* [Verilen metin]

+ + + + +

HAC İBADETİ VE BİZE KAZANDIRDIĞI HASLETLER -I-

Nihat GÜÇ

09-08-2023 09:27


İbadetleri olması gerektiği gibi anlamak ve yorumlamak gerek. İbadetleri kendi mecrasında değerlendirmek, diğer ibadetlerle karşılaştırmadan kavramak olmazsa olmazımızdır. Çünkü her ibadetin vermek istediği bir mesaj, ulaştırmak istediği bir hedef, sağlamak istediği ruhi bir doygunluk, kazandırmak istediği sosyal bir düzen, şekillendirmek itediği bir düşünce biçimi, bir bakış stili vardır. Tıpkı insanın bedeni gibi.

İnsan bedenine ait birden fazla organ mevcuttur. Her organın kendisine has bir görevi, yerine getirmesi gereken bir işlevi, bir fonksiyonu vardırr. Ellerin görevini ayaklar, midenin görevini gözler, beynin görevini de kulaklar ifa edemez. Ancak bir insanı insan yapan ayaktır, gözdür, kulaktır, beyindir, midedir. İnsan dediğimiz vakit ayağı olan elleri bulunan göz ve kulaklara sahip, beyin ve kalbi çalışan bir varlık olarak tarif ederiz ya hani. İslam’ın da birçok ibadeti vardır ve her ibadet insanın vucudunu tamamlayan bir organ mesabesindedir.

Hacc ibadetini henüz yerine getirmemiş bir insanın dini anlayışı ve yaşayışı bakımından bir eksiği, bir gediği, bir yamuğu bulunabilir.

Bir insanın yaptığı davranışlarını anlamlandırmak veya yorumlamak için farklı ibadetlerden o davranışa odaklanmak kaçınılmazdır. Namaz ibadetinin bir hedefi vardır ve şekillendirmek istediği bir insan modeline sahiptir. Namaz; Her zaman ve her insan için mükemmel bir insan modeli oluşturmak için yeterli bir sebep olmayabilir. O zaman diğer ibadetler devreye girer. 

Oruç ibadetinin de insanı ulaştırmak istediği nihai bir hedefi vardır. İnsanı bu hedefe ulaştırmak ve mükemmelleştirmek için bazen tek başına yeterli gelmeyebilir oruç. 

Hacc ibadetinin de bir hedefi, oluşturmak istediği bir yaşam tarzı, bir düşünce modeli vardır. Zekat ibadetinin, cihat ibadetinin, Emr-i bil maruf ve nehyi anil münker v.b. diğer ibadetlerin şekillendirmek istediği bir insan prototipi, bir yaşam, bir düşünce biçimi vardır. 

Aslında hedefsiz, amaçsız ve yaşama dokunmayan, dini bir duygu vermeyen, sıradanlaştırılması, örf ve adettendir diyerek terk edilmesi gereken hiçbir ibadet yoktur dinimizde.

+ + + + +

* [Verilen malzeme]

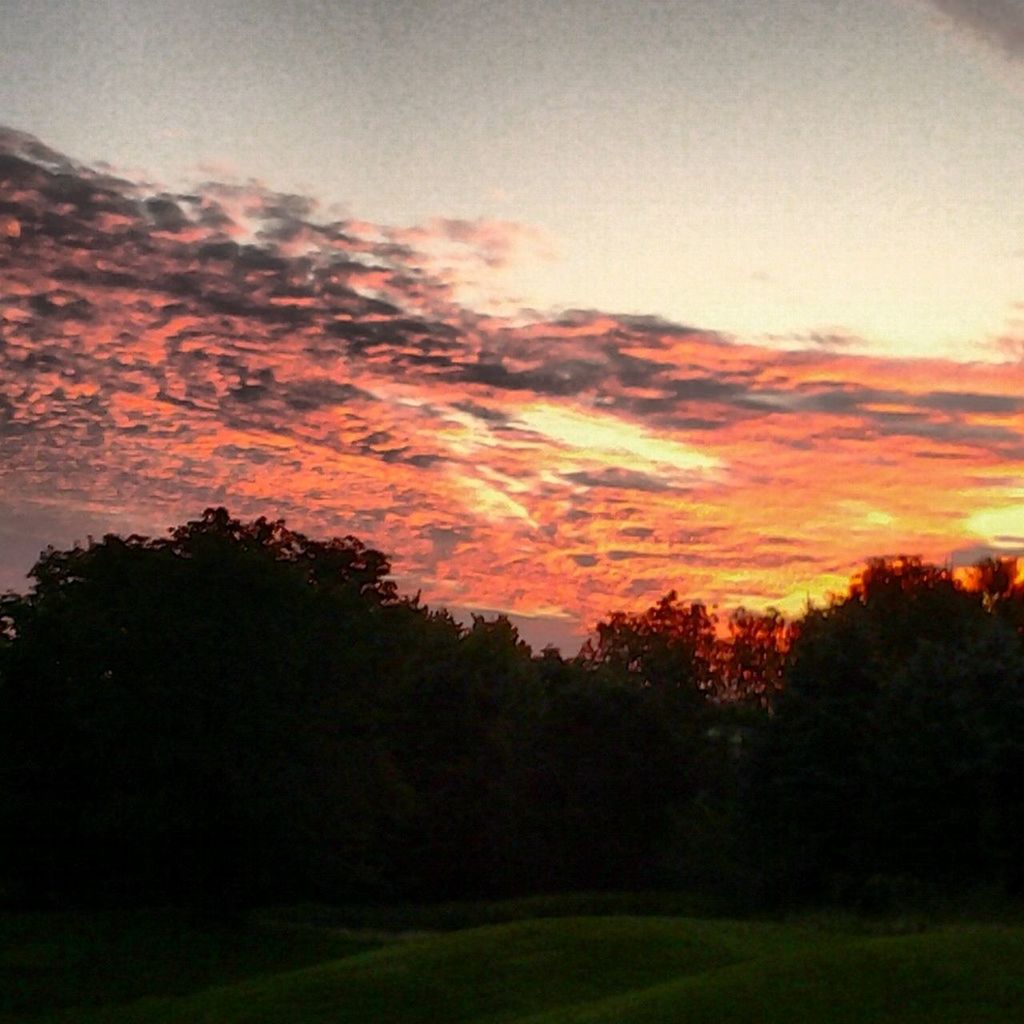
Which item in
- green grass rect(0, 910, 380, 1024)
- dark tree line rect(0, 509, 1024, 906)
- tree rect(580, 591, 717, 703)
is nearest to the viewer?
green grass rect(0, 910, 380, 1024)

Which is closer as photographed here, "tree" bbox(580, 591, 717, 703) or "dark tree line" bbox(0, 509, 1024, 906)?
"dark tree line" bbox(0, 509, 1024, 906)

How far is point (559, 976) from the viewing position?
24.8 metres

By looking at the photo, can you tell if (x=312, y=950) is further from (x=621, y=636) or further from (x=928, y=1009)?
(x=621, y=636)

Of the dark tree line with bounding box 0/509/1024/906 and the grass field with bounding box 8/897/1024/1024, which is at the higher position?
the dark tree line with bounding box 0/509/1024/906

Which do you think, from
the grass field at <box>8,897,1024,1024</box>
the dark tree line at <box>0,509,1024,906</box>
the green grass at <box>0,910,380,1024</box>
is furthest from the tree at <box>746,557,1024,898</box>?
the green grass at <box>0,910,380,1024</box>

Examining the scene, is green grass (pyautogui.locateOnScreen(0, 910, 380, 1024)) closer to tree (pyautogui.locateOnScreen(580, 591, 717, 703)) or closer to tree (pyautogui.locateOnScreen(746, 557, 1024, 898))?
tree (pyautogui.locateOnScreen(746, 557, 1024, 898))

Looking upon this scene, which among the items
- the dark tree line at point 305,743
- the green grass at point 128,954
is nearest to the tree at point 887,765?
the dark tree line at point 305,743

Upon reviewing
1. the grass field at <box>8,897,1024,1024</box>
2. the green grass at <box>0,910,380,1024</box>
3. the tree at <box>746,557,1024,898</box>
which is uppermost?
the tree at <box>746,557,1024,898</box>

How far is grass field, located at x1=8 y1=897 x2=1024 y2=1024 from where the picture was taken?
19.4 meters

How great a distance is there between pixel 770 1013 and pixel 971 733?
27286mm

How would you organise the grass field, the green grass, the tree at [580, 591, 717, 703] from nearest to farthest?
the grass field < the green grass < the tree at [580, 591, 717, 703]

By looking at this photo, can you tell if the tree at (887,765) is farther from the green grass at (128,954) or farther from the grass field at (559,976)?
the green grass at (128,954)

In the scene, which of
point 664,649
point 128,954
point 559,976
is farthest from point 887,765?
point 664,649

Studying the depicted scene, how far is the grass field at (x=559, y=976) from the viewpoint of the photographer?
19438mm
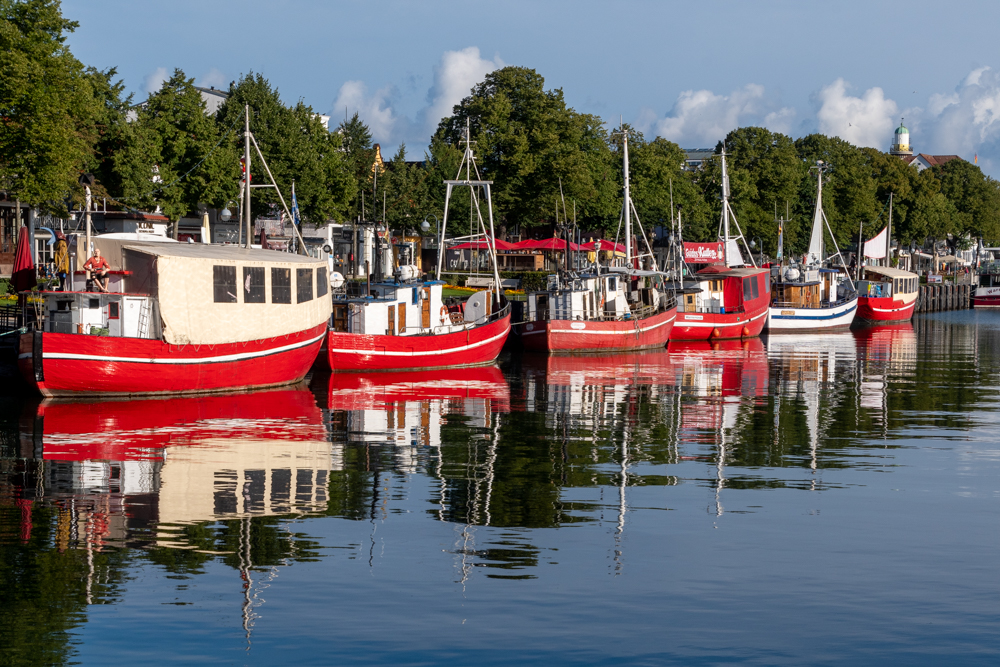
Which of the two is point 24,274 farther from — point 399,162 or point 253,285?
point 399,162

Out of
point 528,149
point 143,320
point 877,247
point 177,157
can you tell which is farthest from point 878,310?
point 143,320

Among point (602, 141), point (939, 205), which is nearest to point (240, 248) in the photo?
point (602, 141)

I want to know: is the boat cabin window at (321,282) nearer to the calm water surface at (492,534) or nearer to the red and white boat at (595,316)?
the calm water surface at (492,534)

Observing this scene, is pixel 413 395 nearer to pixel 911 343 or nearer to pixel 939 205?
pixel 911 343

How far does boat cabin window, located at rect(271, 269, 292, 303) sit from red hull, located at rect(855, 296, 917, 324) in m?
63.9

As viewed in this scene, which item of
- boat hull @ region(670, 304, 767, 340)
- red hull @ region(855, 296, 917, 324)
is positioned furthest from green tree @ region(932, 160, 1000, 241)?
boat hull @ region(670, 304, 767, 340)

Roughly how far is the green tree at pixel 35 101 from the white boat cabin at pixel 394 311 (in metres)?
15.7

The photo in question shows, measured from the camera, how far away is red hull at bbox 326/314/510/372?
4597cm

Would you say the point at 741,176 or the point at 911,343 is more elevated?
the point at 741,176

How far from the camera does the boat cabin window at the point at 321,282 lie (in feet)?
139

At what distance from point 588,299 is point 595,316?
3.30 ft

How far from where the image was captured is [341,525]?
19.9 meters

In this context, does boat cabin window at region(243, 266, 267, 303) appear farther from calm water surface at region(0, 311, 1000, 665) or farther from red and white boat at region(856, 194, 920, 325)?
red and white boat at region(856, 194, 920, 325)

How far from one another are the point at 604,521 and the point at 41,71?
4159 cm
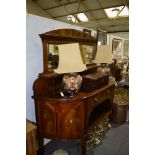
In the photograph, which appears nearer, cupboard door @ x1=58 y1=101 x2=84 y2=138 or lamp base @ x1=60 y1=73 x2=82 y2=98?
cupboard door @ x1=58 y1=101 x2=84 y2=138

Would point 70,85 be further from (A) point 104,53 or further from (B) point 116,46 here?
(B) point 116,46

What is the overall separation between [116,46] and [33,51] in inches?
133

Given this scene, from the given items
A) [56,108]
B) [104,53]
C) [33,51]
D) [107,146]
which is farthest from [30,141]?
[104,53]

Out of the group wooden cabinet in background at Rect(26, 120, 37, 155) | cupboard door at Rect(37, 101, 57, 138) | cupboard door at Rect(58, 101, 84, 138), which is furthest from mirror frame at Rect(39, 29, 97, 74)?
wooden cabinet in background at Rect(26, 120, 37, 155)

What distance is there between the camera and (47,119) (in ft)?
6.93

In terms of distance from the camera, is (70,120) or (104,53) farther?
(104,53)

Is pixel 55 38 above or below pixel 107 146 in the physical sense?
above

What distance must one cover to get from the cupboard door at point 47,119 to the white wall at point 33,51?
25cm

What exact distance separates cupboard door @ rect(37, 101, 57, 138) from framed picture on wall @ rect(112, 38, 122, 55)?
3317mm

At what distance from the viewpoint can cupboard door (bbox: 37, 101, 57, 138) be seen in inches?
81.1

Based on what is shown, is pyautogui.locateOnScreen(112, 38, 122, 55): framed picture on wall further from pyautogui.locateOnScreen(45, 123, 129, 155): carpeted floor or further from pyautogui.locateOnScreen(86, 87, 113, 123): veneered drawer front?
pyautogui.locateOnScreen(45, 123, 129, 155): carpeted floor
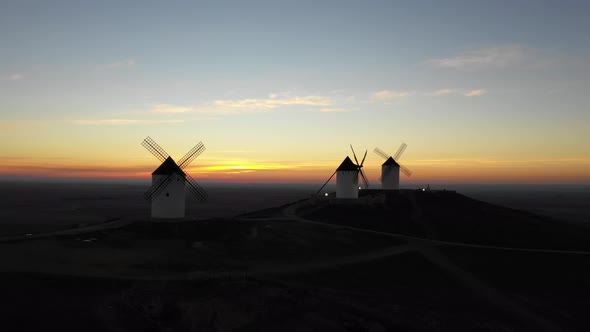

+ + + + +

Hac ibadeti üzerine olan metinde "İnsan bedenine ait" ifadesinden "bir organ mesabesindedir." ifadesine kadar uzanan kısmı hiçbir değişiklik yapmadan yazın.

* [Alıştırma çözümü]
İnsan bedenine ait birden fazla organ mevcuttur. Her organın kendisine has bir görevi, yerine getirmesi gereken bir işlevi, bir fonksiyonu vardırr. Ellerin görevini ayaklar, midenin görevini gözler, beynin görevini de kulaklar ifa edemez. Ancak bir insanı insan yapan ayaktır, gözdür, kulaktır, beyindir, midedir. İnsan dediğimiz vakit ayağı olan elleri bulunan göz ve kulaklara sahip, beyin ve kalbi çalışan bir varlık olarak tarif ederiz ya hani. İslam’ın da birçok ibadeti vardır ve her ibadet insanın vucudunu tamamlayan bir organ mesabesindedir.